Major champion, Olympic gold medallist and time spent at world number one; for Rose, though, it all began with the famous culmination of his inaugural Open.
A shot that immediately went down in history as one of the great moments in a Championship steeped in amateur pedigree, Rose strolled down the 18th of The 127th Open at Royal Birkdale in 1998 having already announced himself as a star, unaware, however, of what was to come.
In a spot of bother after finding rough just short of the green-side bunker on the iconic par four, Rose lofted a chip high into the Merseyside sky, to cries from the crowd: ‘Get in,' they bayed.
And his ball duly obliged, destined for the cup from the moment it left his club, its arrival greeted by a raucous eruption as the youngster flung his arms skyward, scarcely able to process what had just happened.
And even 21 years later, it seems that it still hasn’t quite sunk in.
“I’ve never experienced a bigger buzz than that moment on the 18th green, when that pitch shot went in,” Rose said of the moment.
“I’ve had as satisfying moments on the golf course, but never quite that sort of buzz.
“I went completely numb when that ball went in. It was a pretty special ending; you couldn't have written it any more dramatically.
“I’ve never experienced a bigger buzz than that moment” Justin Rose
“I haven't watched the video for a good few years but in the past when I hadn't been playing well, it was good to put it on and I always cranked the volume up to maximum when we get to the last shot. There's a classic 'get in the hole' shout when I make contact on my third shot.”
The realisation of a life-long dream that he could never have imagined would transpire in such a way, Rose was fully aware of the gravitas of the occasion.
Taking up the game seriously at the age of five at Tylney Park in Hampshire, Rose’s drive for The Open began when he first made the handicap for qualification at 14.
After three years of plugging away, the youngster made good on his ambition, and headed up to Royal Birkdale for the culmination of a 12-year-journey.
“The Open Championship has been a dream of mine ever since I was a very young kid,” he continued.
“I’ve holed the winning putt thousands of times on a putting green.
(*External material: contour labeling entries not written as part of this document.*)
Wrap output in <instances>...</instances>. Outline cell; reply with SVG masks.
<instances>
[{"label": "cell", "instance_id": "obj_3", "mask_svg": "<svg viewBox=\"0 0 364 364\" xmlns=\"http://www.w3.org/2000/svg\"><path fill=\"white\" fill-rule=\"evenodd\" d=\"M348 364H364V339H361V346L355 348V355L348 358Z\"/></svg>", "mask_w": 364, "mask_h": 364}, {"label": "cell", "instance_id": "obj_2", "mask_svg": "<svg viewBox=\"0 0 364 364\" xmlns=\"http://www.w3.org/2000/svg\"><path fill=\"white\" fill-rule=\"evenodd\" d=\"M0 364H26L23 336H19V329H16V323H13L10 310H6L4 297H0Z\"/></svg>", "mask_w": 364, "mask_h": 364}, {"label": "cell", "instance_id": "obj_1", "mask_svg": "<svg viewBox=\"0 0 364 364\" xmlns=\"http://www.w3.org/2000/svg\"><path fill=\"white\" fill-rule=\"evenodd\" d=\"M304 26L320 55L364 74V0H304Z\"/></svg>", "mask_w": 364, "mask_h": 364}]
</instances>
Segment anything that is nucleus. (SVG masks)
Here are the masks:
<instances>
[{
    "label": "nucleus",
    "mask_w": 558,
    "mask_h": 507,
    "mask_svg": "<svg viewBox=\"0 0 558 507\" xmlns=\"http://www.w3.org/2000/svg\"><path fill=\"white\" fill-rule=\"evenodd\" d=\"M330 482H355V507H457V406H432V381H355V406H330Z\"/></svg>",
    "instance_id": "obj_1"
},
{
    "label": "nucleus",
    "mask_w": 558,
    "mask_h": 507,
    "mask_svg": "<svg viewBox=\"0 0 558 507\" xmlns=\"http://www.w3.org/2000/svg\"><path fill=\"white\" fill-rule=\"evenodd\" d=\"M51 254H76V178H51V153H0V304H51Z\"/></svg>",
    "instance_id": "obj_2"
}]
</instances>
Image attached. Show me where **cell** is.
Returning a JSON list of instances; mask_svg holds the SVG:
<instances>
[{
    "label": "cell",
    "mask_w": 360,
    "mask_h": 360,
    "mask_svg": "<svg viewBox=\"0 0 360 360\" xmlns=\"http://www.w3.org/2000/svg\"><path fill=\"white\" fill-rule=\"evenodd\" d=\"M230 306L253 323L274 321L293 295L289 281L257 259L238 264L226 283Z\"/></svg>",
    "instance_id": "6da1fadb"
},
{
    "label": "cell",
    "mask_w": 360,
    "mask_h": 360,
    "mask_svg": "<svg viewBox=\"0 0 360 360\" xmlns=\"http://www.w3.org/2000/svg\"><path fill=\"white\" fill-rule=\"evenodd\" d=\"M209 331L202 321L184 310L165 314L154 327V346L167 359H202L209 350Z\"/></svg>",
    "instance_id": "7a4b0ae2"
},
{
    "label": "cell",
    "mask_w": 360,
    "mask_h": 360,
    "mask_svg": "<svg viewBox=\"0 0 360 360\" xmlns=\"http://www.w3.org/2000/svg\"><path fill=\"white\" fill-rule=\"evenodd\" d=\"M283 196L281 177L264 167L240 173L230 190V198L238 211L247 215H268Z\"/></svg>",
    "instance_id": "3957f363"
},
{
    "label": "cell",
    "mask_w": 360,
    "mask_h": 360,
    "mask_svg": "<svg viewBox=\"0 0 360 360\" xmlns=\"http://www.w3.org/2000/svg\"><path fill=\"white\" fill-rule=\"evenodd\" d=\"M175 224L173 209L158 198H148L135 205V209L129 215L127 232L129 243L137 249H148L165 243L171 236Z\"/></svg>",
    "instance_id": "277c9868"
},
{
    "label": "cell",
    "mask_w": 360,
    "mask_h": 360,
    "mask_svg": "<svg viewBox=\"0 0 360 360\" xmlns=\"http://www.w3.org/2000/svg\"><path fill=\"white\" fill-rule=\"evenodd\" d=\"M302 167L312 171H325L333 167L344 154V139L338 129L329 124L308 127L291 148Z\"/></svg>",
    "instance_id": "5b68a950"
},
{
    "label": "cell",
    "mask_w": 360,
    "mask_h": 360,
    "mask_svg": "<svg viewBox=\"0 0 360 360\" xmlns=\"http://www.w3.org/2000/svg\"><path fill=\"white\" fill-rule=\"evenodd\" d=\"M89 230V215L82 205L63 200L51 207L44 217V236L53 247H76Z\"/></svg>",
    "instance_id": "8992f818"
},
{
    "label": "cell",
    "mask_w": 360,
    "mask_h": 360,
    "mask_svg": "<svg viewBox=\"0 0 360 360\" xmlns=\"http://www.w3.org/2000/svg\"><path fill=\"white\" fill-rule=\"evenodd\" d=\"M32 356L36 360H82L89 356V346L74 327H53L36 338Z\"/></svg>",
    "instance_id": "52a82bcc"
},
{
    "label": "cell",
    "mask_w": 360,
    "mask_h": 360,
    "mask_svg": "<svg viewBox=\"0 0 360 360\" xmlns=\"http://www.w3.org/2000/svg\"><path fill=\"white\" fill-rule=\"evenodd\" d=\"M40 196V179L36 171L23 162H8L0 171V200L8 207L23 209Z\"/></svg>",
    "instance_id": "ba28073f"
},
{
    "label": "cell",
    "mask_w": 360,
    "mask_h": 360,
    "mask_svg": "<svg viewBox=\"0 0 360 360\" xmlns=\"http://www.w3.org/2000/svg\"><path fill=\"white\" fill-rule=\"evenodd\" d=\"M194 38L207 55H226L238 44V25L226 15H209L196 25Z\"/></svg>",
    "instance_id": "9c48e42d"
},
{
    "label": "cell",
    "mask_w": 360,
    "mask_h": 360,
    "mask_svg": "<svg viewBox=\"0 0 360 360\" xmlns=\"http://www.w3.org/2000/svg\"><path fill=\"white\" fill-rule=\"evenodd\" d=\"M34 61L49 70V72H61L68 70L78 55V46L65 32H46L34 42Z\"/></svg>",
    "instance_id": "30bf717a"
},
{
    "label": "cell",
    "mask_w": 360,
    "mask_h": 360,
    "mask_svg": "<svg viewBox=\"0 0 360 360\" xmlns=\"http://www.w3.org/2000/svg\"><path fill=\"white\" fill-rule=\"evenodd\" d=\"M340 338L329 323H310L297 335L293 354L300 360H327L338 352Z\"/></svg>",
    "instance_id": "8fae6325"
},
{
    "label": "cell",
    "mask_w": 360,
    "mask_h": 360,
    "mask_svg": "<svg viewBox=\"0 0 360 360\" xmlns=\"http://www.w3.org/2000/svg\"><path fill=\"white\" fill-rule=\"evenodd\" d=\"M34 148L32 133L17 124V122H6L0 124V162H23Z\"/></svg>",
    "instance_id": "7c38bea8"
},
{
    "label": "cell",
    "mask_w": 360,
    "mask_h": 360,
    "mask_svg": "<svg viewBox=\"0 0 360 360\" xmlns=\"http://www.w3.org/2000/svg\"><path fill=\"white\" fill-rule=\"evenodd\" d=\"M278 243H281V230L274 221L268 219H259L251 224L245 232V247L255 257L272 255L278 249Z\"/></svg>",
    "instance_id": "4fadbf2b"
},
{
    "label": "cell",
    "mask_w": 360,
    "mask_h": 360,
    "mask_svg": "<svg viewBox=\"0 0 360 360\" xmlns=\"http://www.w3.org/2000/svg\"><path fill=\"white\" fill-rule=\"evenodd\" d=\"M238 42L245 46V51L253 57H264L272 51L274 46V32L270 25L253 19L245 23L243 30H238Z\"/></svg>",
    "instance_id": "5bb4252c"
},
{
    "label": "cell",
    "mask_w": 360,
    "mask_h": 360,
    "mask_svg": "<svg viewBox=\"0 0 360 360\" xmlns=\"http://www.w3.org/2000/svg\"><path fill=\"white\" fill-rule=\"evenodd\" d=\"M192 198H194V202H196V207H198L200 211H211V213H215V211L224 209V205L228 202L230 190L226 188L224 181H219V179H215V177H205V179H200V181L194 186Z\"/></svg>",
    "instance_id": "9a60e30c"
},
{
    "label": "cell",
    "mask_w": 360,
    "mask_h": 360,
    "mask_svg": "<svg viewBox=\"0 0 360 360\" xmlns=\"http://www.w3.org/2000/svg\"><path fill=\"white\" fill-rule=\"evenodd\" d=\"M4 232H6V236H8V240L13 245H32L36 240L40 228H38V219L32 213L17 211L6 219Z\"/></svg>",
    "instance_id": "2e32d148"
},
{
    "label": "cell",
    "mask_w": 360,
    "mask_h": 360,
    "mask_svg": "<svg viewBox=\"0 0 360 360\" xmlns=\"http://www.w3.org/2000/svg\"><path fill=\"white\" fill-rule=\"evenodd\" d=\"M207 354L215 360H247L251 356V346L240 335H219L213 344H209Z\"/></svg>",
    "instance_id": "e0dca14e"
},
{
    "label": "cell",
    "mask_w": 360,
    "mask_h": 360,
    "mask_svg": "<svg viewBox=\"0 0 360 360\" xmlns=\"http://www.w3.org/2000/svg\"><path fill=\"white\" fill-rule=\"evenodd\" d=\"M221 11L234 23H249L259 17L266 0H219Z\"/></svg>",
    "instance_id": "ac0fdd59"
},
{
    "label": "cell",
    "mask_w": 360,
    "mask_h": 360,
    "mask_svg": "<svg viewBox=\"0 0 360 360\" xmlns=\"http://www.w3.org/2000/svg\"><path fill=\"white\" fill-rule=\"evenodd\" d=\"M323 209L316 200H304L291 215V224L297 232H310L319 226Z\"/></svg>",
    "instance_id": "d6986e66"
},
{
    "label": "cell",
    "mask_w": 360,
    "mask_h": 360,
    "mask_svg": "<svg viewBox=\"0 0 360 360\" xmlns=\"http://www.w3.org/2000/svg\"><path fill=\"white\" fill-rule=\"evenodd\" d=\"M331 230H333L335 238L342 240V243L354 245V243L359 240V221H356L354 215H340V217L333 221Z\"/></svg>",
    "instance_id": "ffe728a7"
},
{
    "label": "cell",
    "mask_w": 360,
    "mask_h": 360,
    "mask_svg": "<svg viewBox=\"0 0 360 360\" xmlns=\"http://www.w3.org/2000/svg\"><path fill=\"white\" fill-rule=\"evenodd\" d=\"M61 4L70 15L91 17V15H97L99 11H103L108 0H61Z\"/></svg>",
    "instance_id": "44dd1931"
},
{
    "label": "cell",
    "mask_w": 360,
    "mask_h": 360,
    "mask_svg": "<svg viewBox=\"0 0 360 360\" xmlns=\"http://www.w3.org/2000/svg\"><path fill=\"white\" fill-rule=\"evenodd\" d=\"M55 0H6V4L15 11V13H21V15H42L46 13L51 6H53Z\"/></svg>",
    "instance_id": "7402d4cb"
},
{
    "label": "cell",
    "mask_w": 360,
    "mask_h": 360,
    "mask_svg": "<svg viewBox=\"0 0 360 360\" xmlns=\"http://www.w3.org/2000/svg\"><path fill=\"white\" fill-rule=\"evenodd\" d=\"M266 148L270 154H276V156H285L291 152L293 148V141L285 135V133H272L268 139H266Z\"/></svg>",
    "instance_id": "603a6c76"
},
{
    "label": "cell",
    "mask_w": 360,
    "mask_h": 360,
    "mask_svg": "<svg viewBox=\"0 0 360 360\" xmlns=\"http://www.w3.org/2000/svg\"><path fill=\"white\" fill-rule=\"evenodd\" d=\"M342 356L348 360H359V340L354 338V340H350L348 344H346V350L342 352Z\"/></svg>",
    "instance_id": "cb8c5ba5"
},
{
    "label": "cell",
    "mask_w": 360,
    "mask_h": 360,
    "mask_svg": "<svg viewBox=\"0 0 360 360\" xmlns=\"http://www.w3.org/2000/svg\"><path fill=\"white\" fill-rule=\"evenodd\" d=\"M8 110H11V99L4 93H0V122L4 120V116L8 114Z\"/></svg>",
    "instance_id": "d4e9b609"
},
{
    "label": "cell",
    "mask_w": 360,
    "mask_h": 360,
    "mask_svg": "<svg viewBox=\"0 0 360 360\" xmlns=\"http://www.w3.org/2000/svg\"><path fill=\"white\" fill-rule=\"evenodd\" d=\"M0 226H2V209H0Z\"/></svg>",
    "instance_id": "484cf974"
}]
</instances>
As soon as my handicap was low enough to enter Open qualifying I did it.
“I’ve definitely created a storyline with The Open from a young age.”
For Rose it was a weekend that truly encapsulates the joie de vivre that accompanies the rise of a young amateur.
Just 17 years old, his achievements in Southport exceeded anything he could’ve imagined; after 12 holes, the youngster found himself, inexplicably, atop of the leaderboard, and the Brit carried his form all the way through to Sunday including a remarkable four-under-par 66 in his second round.
It was a performance that turned plenty of heads, as Rose surfed a wave of adrenaline all the way to a stunning fifth-place finish, and with it, the famous Silver Medal awarded to best amateur.
“I just had this feeling of freedom with my game and I’ve been trying to find that ever since,” he said.
“The freedom I had that particular week, the confidence I had in my short game, the innocence in which I played the game is still a model.
“When I play my best golf I’m always trying to get rid of thoughts rather than add thoughts, and when I look at my performance when I was 17, it was very much free.
“Because of the atmosphere of the crowd I felt like I was going to win The Open, which is such a crazy thought, but it felt like even if I hit a bad shot my short game would get me out of trouble; I’d make a putt.
“I remember John Huston – who I played with in the final round – saying that he wanted to be my agent!
“Fred Couples came up to watch me hit a couple of shots on the range and said: ‘Ah, so that’s how you do it!’”
In the intervening years, Rose’s relationship with The Open has been a rollercoaster, but at last year’s Championship he almost added the Claret Jug to his silver medal.
Having needed a birdie at the 18th on Friday just to make the cut, Rose carded a record-low seven-under-par 64 at Carnoustie for his third round and sought to reel in the leading pack on Sunday.
Just like back in 1998, Rose birdied the 18th on the final day, but just like 1998, he finished two shots off the lead, enough to see him tied second behind Champion Golfer of the Year Francesco Molinari.
And with the memories of that special moment back at Royal Birkdale two decades ago, Rose knows that only one thing can top that feeling.
“I’ve always thought about what I achieved in ‘98 as being the next best thing to winning The Open,” he mused. “For me to experience something bigger, I need to go on and win this golf tournament.”